Foi você que me apresentou boa parte da literatura que mais me agrada hoje. Li muita coisa através dos seus olhos. Dos grifos nos livros, seus comentários, suas análises dramáticas. Aprendi o seu sotaque para ler um livro.
De um, em especial, me lembro com detalhes. Era um livro excelente, sobre uma história terrível. Não sei se você se lembra... mas era triste, amargo, basicamente um caso de amor não correspondido. Há vários tipos de amor não correspondido, formas que vão muito além do amor romântico entre homem e mulher.
Naquele livro, o sentimento engasgado e escrito com tanta crueza me impressionou muito. Aquela história me marcou, porque eu acho que acabei me apaixonando pelo personagem errado. Pelo cara escroto que transformava um não numa infinidade de torturas e desgraça para quem estava à sua volta.
Mas a ideia não era essa, eu acho. Talvez a ideia fosse eu me identificar com as vítimas do cara escroto, me apiedar delas, e ficar pensando em como evitar lidar com pessoas daquele tipo. Essa era a sua ideia, acho.
A minha ideia era diferente. O que eu sentia era outra coisa. Frequentemente, no meio da leitura, era invadida por uma enorme vontade de abraçar aquele cara escroto, de dizer que eu entendia que a vida era pior, muito pior do que a gente merecia e esperava. Sentia um impulso de me misturar e me afastar daquela sujeira toda ao mesmo tempo. A minha ideia era errada?

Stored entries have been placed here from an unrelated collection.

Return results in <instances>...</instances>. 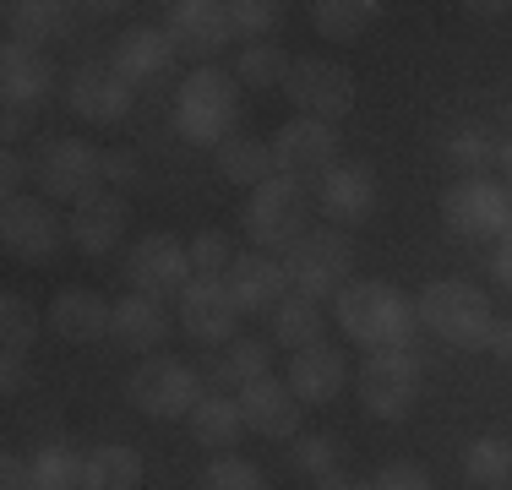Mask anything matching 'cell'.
<instances>
[{
    "mask_svg": "<svg viewBox=\"0 0 512 490\" xmlns=\"http://www.w3.org/2000/svg\"><path fill=\"white\" fill-rule=\"evenodd\" d=\"M338 327L360 349H409L414 333H420V311L404 289L365 278V284H349L338 294Z\"/></svg>",
    "mask_w": 512,
    "mask_h": 490,
    "instance_id": "obj_1",
    "label": "cell"
},
{
    "mask_svg": "<svg viewBox=\"0 0 512 490\" xmlns=\"http://www.w3.org/2000/svg\"><path fill=\"white\" fill-rule=\"evenodd\" d=\"M235 120H240V82L235 71L224 66H197L175 93V126L186 142L197 147H218L235 137Z\"/></svg>",
    "mask_w": 512,
    "mask_h": 490,
    "instance_id": "obj_2",
    "label": "cell"
},
{
    "mask_svg": "<svg viewBox=\"0 0 512 490\" xmlns=\"http://www.w3.org/2000/svg\"><path fill=\"white\" fill-rule=\"evenodd\" d=\"M414 311H420V327H431V333L442 343H453V349H485V338H491V327H496L485 289L463 284V278L425 284V294L414 300Z\"/></svg>",
    "mask_w": 512,
    "mask_h": 490,
    "instance_id": "obj_3",
    "label": "cell"
},
{
    "mask_svg": "<svg viewBox=\"0 0 512 490\" xmlns=\"http://www.w3.org/2000/svg\"><path fill=\"white\" fill-rule=\"evenodd\" d=\"M284 273H289V289L306 294V300L344 294L349 273H355V245H349L344 229H306L284 251Z\"/></svg>",
    "mask_w": 512,
    "mask_h": 490,
    "instance_id": "obj_4",
    "label": "cell"
},
{
    "mask_svg": "<svg viewBox=\"0 0 512 490\" xmlns=\"http://www.w3.org/2000/svg\"><path fill=\"white\" fill-rule=\"evenodd\" d=\"M311 229V196L300 180H289V175H273V180H262V186L251 191V202H246V235L256 240V251H289L300 235Z\"/></svg>",
    "mask_w": 512,
    "mask_h": 490,
    "instance_id": "obj_5",
    "label": "cell"
},
{
    "mask_svg": "<svg viewBox=\"0 0 512 490\" xmlns=\"http://www.w3.org/2000/svg\"><path fill=\"white\" fill-rule=\"evenodd\" d=\"M33 180L50 202H71L77 207L82 196L104 191V153L93 142H77V137H50L33 153Z\"/></svg>",
    "mask_w": 512,
    "mask_h": 490,
    "instance_id": "obj_6",
    "label": "cell"
},
{
    "mask_svg": "<svg viewBox=\"0 0 512 490\" xmlns=\"http://www.w3.org/2000/svg\"><path fill=\"white\" fill-rule=\"evenodd\" d=\"M126 398L137 403L148 420H191V409L207 398V387H202V376L191 371V365L158 354V360H142L137 371H131Z\"/></svg>",
    "mask_w": 512,
    "mask_h": 490,
    "instance_id": "obj_7",
    "label": "cell"
},
{
    "mask_svg": "<svg viewBox=\"0 0 512 490\" xmlns=\"http://www.w3.org/2000/svg\"><path fill=\"white\" fill-rule=\"evenodd\" d=\"M442 224L458 240H502L512 229V196L491 175H463L442 196Z\"/></svg>",
    "mask_w": 512,
    "mask_h": 490,
    "instance_id": "obj_8",
    "label": "cell"
},
{
    "mask_svg": "<svg viewBox=\"0 0 512 490\" xmlns=\"http://www.w3.org/2000/svg\"><path fill=\"white\" fill-rule=\"evenodd\" d=\"M425 387V365L414 349H371L360 365V403L376 420H404Z\"/></svg>",
    "mask_w": 512,
    "mask_h": 490,
    "instance_id": "obj_9",
    "label": "cell"
},
{
    "mask_svg": "<svg viewBox=\"0 0 512 490\" xmlns=\"http://www.w3.org/2000/svg\"><path fill=\"white\" fill-rule=\"evenodd\" d=\"M284 93L289 104L300 109V115L311 120H344L349 109H355V77H349V66H338V60H322V55H306L289 66L284 77Z\"/></svg>",
    "mask_w": 512,
    "mask_h": 490,
    "instance_id": "obj_10",
    "label": "cell"
},
{
    "mask_svg": "<svg viewBox=\"0 0 512 490\" xmlns=\"http://www.w3.org/2000/svg\"><path fill=\"white\" fill-rule=\"evenodd\" d=\"M338 164V131L327 120H311V115H295L289 126H278L273 137V169L300 186H316L327 169Z\"/></svg>",
    "mask_w": 512,
    "mask_h": 490,
    "instance_id": "obj_11",
    "label": "cell"
},
{
    "mask_svg": "<svg viewBox=\"0 0 512 490\" xmlns=\"http://www.w3.org/2000/svg\"><path fill=\"white\" fill-rule=\"evenodd\" d=\"M60 240H71V235L60 224V213L50 207V196H17V202H6V213H0V245L17 262H50L60 251Z\"/></svg>",
    "mask_w": 512,
    "mask_h": 490,
    "instance_id": "obj_12",
    "label": "cell"
},
{
    "mask_svg": "<svg viewBox=\"0 0 512 490\" xmlns=\"http://www.w3.org/2000/svg\"><path fill=\"white\" fill-rule=\"evenodd\" d=\"M164 33L175 39L180 55H191L197 66H213V55L235 39V22H229L224 0H175L164 17Z\"/></svg>",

O que eu escrevi depois, sobre o livro, você disse gostar. Fez aqueles elogios de sempre, deu aquele apoio de sempre. Aquele seu jeito de ler as palavras dos outros mais com os seus olhos do que com os deles. E depois você disse gostar também de muitas outras coisas que escrevi. Muitas outras coisas que eu pensava, lia e dizia, e você elogiava por me achar o máximo. Mas eram todas coisas contaminadas pelos seus olhos, pelo seu jeito de ler. Pelo seu sotaque.
O que eu só entendi agora, é que apesar de todas as lisonjas, mesmo depois de me ler tanto, você não entendeu o que estava escrito em mim desde o início. O meu texto, as minhas ideias eram sobre o cara errado. Você nunca abandonou o seu sotaque e leu tudo espelhado: inverteu frases e palavras.
O que eu queria dizer não era sobre as vítimas não. Era sobre ele, o cara que precisou daquele abraço que nunca veio.